Each of the entries below is to be written out exactly, and the images skipped.

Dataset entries
* * * * *
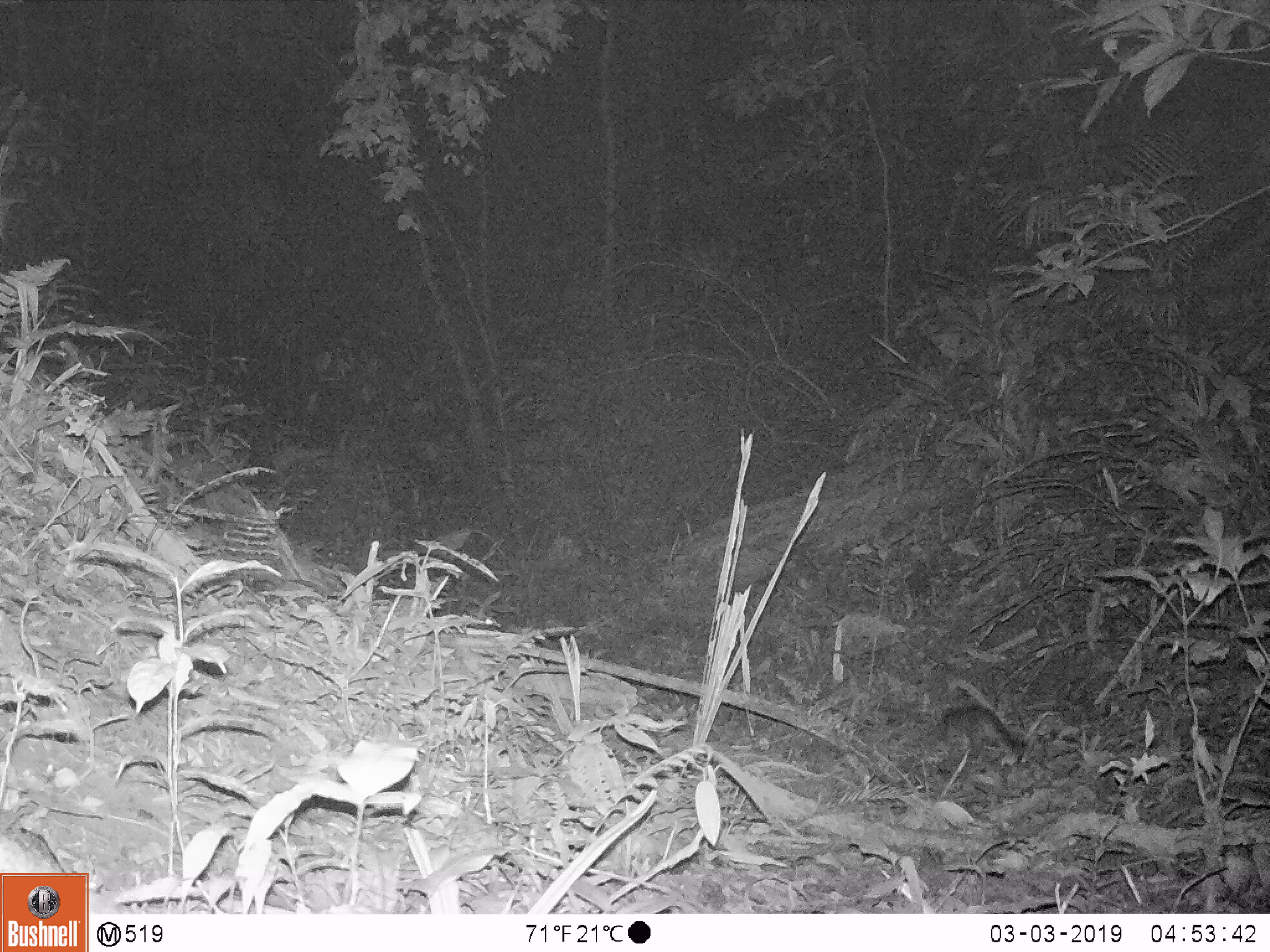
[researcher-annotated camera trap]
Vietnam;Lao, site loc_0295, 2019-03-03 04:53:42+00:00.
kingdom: Animalia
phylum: Chordata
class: Mammalia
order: Carnivora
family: Mustelidae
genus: Melogale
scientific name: Melogale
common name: ferret badger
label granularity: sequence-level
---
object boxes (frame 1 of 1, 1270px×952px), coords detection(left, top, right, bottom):
ferret badger: detection(943, 703, 1018, 756)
* * * * *
## Answer box
[researcher-annotated camera trap]
Vietnam;Lao, site loc_0295, 2019-03-03 04:53:42+00:00.
kingdom: Animalia
phylum: Chordata
class: Mammalia
order: Carnivora
family: Mustelidae
genus: Melogale
scientific name: Melogale
common name: ferret badger
label granularity: sequence-level
---
object boxes (frame 1 of 1, 1270px×952px), coords detection(left, top, right, bottom):
ferret badger: detection(943, 703, 1018, 756)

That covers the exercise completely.